Come innovare l’impresa sociale? Una giornata di convegni al Forum PA

Il Forum PA, la quattro giorni di convegni incentrati sull’incontro-confronto tra pubbliche amministrazioni, imprese e cittadini, ha voluto dedicare l’intera giornata di ieri all’innovazione sociale made in Italy e ai suoi protagonisti. In mattinata hanno quindi avuto luogo, all’interno di uno dei padiglioni della Nuova Fiera di Roma − struttura che quest’anno ospita l’evento – sette tavole rotonde incentrate su altrettante tematiche afferenti l’innovazione sociale. Tra queste è certamente spiccata quella sviluppata intorno all’imprenditorialità: un confronto tra esperti del settore e rappresentanti di imprese e cooperative sociali, come ad esempio Marco Aiello, direttore Sviluppo e innovazione di Welfare Italia servizi e persona, Marco Tognetti, presidente della società cooperativa Lama – Development and cooperation agency, Laura Bongiovanni, presidente dell’Associazione Isnet, Paolo Venturi, direttore dell’Aiccon, il professor Gennaro Iasevoli, presidente del corso di laurea in Produzione culturale, editoria e giornalismo all’Università Lumsa di Roma, e Caterina Banella, esperta in comunicazione e responsabilità sociale d’impresa.

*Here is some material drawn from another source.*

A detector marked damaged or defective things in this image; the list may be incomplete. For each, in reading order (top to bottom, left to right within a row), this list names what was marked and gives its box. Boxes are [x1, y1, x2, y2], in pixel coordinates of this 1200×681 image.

L’impresa sociale e quella privata
. Al centro della discussione è sempre stata l’impresa sociale, la quale, per definizione, offre beni e servizi di pubblica utilità senza perseguire il profitto, pur mantenendo il bilancio dell’azienda in equilibrio. I campi in cui normalmente opera questo tipo di impresa sono molteplici, come quelli dell’assistenza sociale e sanitaria, dell’educazione, della tutela dell’ambiente e del patrimonio culturale. Durante il dibattito un passaggio molto importante ha riguardato pertanto le collaborazioni tra impresa sociale e impresa privata e le differenze riguardanti mentalità e approcci per conseguire obiettivi di breve e lungo termine. L’impresa sociale, anche a causa di queste ragioni, sembra allora trovare difficoltà a definire progetti di cooperazione riguardanti altri soggetti che non siano la pubblica amministrazione: essenzialmente perché se da un lato il privato considera il sociale ancora come un costo, e non come un’opportunità, dall’altro il sociale teme il privato e il bisogno di quest’ultimo di posizionarsi sul mercato.  Altro nodo affrontato nel corso della mattinata è stato quello della professionalizzazione del Terzo Settore. Il tavolo di lavoro, con il professor Iasevoli in testa,  ha infatti sostenuto che la capacità di unire business e social enterprise passa inevitabilmente, prima di tutto, attraverso una maggiore professionalizzazione, e poi, in secondo luogo, per una codificazione che sancisca, garantendolo, un nuovo metodo di lavoro, più adatto alle sfide del futuro: due strumenti, questi, sicuramente propedeutici all’innovazione, capaci di stimolare, attraendoli, sempre più investimenti.

Costi e governance.
I relatori hanno poi fatto emergere nuove prospettive e istanze, riguardanti le caratteristiche dell’offerta e la guida dell’azienda no-profit. I costi dei prodotti dell’impresa sociale, infatti, devono necessariamente abbassarsi, in modo tale che l’utenza finale accresca il proprio apprezzamento verso l’azienda; la qualità di ciò che è venduto, d’altro canto, deve contestualmente aumentare. Inoltre deve affermarsi maggiormente l’idea che il sociale ha un proprio valore economico, anzi, addirittura un valore aggiunto rispetto al privato. Quando poi l’impresa sociale collabora con un soggetto profit la responsabilità manageriale del progetto in comune dovrebbe ricadere interamente su quest’ultimo, dall’esperienza e dalla professionalità indiscutibilmente maggiori: constatazione questa che dovrebbe giustificare la modifica della governance, con ripercussioni che investirebbero naturalmente anche i livelli giuridico ed economico.
A detta del tavolo di lavoro la cooperazione sociale deve quindi necessariamente innovarsi – pena l’essere travolta da mercati sempre più esigenti – tenendo conto dei contesti e delle tecnologie più recenti, specialmente quelle digitali già a disposizione. Lo Stato può certamente dare una mano contribuendo in modo decisivo a questo processo di svecchiamento, non solo attuando politiche fiscali che favoriscano l’impresa sociale ma anche costruendo cornici di regole, procedure e criteri dentro le quali il no profit possa muoversi con maggiore sicurezza.